The day before my big run I had a plethora of emotions: excitement, curiosity, pride, fear, anxiety, etc. I spent my day attending my first Disney running expo, buying things I didn’t really need but thought I would during the race, and carb loading. That night I laid out my gear, snapped a #FlatLauren pic, and hardly slept a wink but instead laid in bed feeling one overwhelming feeling: gratitude.

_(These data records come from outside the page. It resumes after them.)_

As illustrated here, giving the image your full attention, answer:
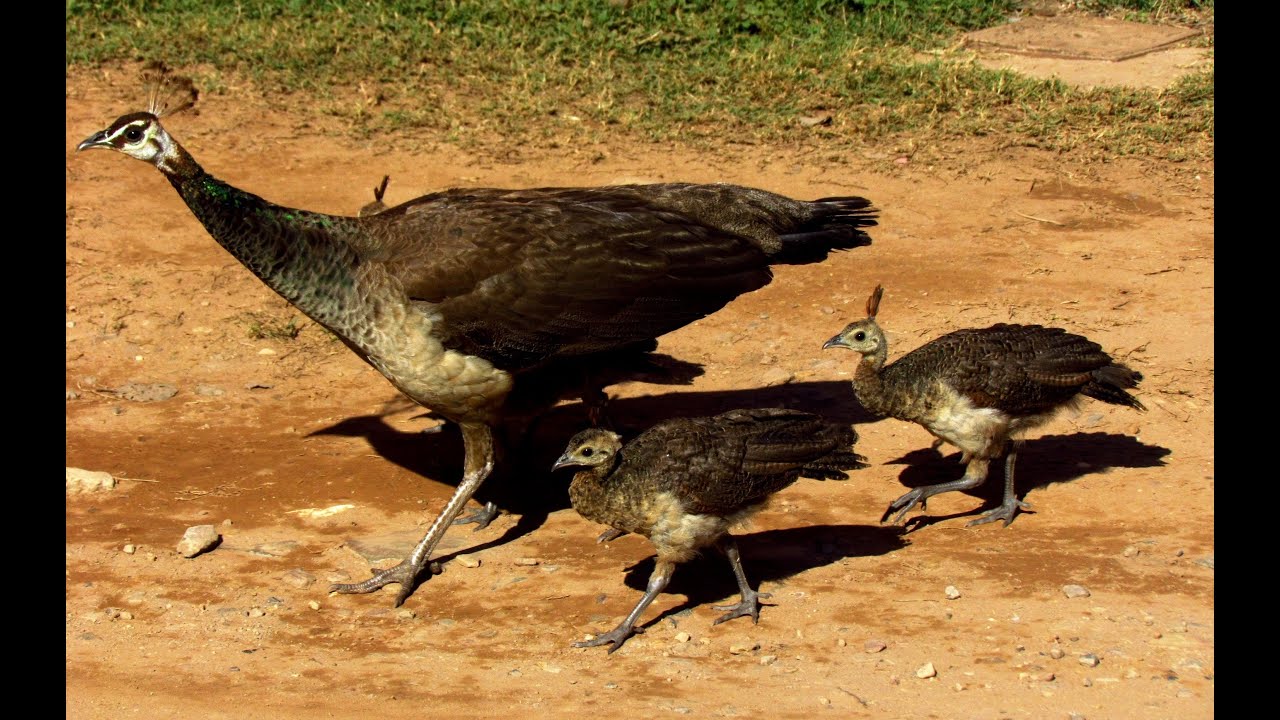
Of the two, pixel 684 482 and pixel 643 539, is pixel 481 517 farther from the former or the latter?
pixel 684 482

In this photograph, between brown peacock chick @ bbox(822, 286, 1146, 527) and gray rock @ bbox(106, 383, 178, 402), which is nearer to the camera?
brown peacock chick @ bbox(822, 286, 1146, 527)

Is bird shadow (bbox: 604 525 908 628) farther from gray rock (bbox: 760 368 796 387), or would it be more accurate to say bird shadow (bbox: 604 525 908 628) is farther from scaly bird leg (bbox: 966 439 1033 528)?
gray rock (bbox: 760 368 796 387)

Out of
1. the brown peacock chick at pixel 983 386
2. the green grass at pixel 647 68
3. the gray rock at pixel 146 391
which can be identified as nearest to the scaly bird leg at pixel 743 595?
the brown peacock chick at pixel 983 386

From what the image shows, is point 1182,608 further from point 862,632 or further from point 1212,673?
point 862,632

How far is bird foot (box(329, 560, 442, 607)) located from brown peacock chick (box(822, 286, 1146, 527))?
80.0 inches

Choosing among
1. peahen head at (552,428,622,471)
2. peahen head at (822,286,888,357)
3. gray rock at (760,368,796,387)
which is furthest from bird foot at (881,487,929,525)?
gray rock at (760,368,796,387)

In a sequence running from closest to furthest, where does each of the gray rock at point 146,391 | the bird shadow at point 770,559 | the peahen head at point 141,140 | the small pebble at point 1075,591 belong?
the small pebble at point 1075,591, the bird shadow at point 770,559, the peahen head at point 141,140, the gray rock at point 146,391

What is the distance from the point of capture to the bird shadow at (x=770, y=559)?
5539 mm

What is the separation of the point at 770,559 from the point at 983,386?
115 cm

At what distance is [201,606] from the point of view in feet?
18.2

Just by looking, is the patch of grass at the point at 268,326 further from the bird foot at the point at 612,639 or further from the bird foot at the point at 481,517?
the bird foot at the point at 612,639

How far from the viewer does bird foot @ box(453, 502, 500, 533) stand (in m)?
6.45
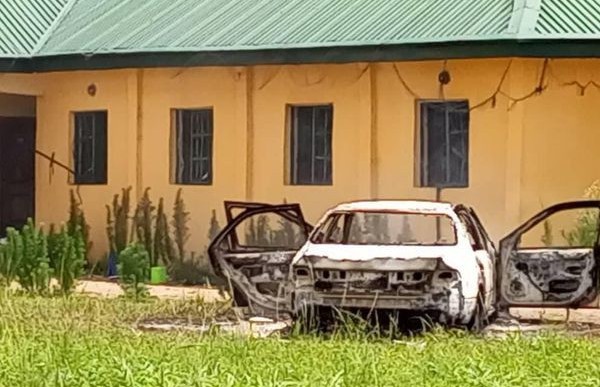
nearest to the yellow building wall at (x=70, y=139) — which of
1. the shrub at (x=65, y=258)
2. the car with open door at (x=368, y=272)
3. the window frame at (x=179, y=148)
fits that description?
the window frame at (x=179, y=148)

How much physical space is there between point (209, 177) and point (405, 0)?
13.3ft

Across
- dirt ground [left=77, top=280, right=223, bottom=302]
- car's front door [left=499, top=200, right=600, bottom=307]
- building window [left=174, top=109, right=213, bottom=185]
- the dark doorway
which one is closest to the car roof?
car's front door [left=499, top=200, right=600, bottom=307]

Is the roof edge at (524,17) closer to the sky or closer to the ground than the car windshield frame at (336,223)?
closer to the sky

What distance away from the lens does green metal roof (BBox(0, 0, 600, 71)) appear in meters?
18.9

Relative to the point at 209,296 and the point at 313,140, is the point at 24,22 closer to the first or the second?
the point at 313,140

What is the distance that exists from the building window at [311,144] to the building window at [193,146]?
4.68ft

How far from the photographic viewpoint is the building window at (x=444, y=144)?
66.5ft

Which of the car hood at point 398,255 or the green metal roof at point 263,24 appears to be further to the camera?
the green metal roof at point 263,24

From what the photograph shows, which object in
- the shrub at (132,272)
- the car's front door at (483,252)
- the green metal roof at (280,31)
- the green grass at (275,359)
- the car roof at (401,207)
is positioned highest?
the green metal roof at (280,31)

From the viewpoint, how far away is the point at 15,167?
87.0 feet

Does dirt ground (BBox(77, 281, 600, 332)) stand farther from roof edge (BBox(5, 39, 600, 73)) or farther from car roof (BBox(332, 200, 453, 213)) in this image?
roof edge (BBox(5, 39, 600, 73))

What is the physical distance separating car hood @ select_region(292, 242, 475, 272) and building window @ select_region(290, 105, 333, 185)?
6273mm

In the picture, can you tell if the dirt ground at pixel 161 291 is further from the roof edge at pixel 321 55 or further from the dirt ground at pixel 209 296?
the roof edge at pixel 321 55

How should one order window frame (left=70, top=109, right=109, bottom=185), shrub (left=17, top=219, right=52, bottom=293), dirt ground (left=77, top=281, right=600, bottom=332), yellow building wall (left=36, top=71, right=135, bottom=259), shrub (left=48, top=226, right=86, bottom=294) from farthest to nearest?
window frame (left=70, top=109, right=109, bottom=185), yellow building wall (left=36, top=71, right=135, bottom=259), shrub (left=48, top=226, right=86, bottom=294), shrub (left=17, top=219, right=52, bottom=293), dirt ground (left=77, top=281, right=600, bottom=332)
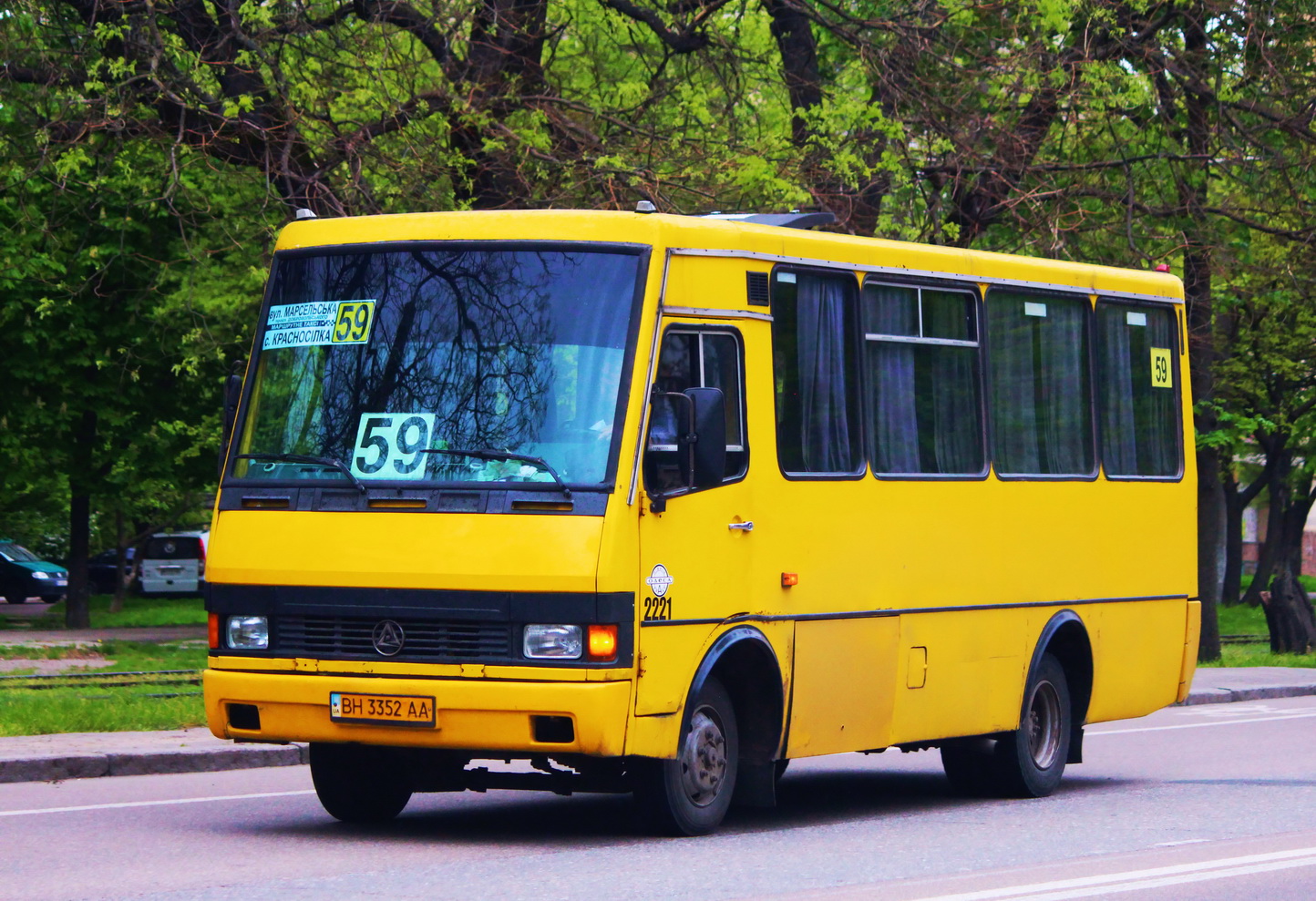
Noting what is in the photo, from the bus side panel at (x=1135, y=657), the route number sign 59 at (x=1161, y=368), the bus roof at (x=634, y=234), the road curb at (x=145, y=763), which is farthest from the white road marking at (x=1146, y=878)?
the road curb at (x=145, y=763)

You see, I knew I wasn’t running the race the next day alone. I was running carrying all the texts and phone calls I got in the days leading up from loved ones encouraging me and telling me how I’ve inspired them. I was running with all of the support of my family, who watched my kids, allowed me to train properly and listened to me talk about running 24.7! I was running with the love and admiration from my 3 boys. Knowing that all of this would be with me for those 13.1 miles gave me an overwhelming feeling of gratitude and peace. I finished the race, and gained a new level of belief in myself and my people.
Today I prepared for bilateral SI Joint Fusion surgery. Aside from a tonsillectomy and cesarean, this will be my first big surgery. If you would have told my SIJD novice self 17 months ago that I would be having this surgery, she would have laughed at you and told you you’re crazy. I was bound and determined to try anything and everything to avoid surgery at all cost. I tried remedy, after physical therapy, after pill, after remedy. Even though nothing provided permanent relief, I became more knowledge and again, turned into a not-so-novice that others were asking advice from. Still though, surgery?! I could never do that.
You can go back and read old posts to see how/why I changed my mind on surgery, but the important thing is I did change my mind. I started to train so to speak, by beginning to ask questions in my beloved support groups, researching different surgical methods, gathering my medical history, researching my insurance policy, and so much more. Again, this training was not easy, but I made it through.
Today, as I prepare to run my next marathon, so to speak, I am again partaking in silly rituals. I laid my clothes out with my surgical registration and soap bottle to snap a pic. I attended my post op appointments and went to Walmart to stock up on things I may or may not need. I carb loaded on some Jimmy John’s since I won’t be eating until at least 3pm tomorrow. And again I’m laying in bed feeling a lot, but most overwhelmingly, grateful.
The gifts, prayers, financial support, texts, calls, comments, and friends that contemplate flying to Montana to surprise me after surgery 🦄, have completely reduced me to a puddle 😭. I know that I am once again, not running alone. Tomorrow is just the starting line in my marathon to recovery. The next few weeks, and even months, will have ups and downs (runners think of mile 1 vs. mile 5 vs. mile ten 10). Just like the night before Tink, I know I will be fueled by the love and support of YOU ALL to make it through that finish line.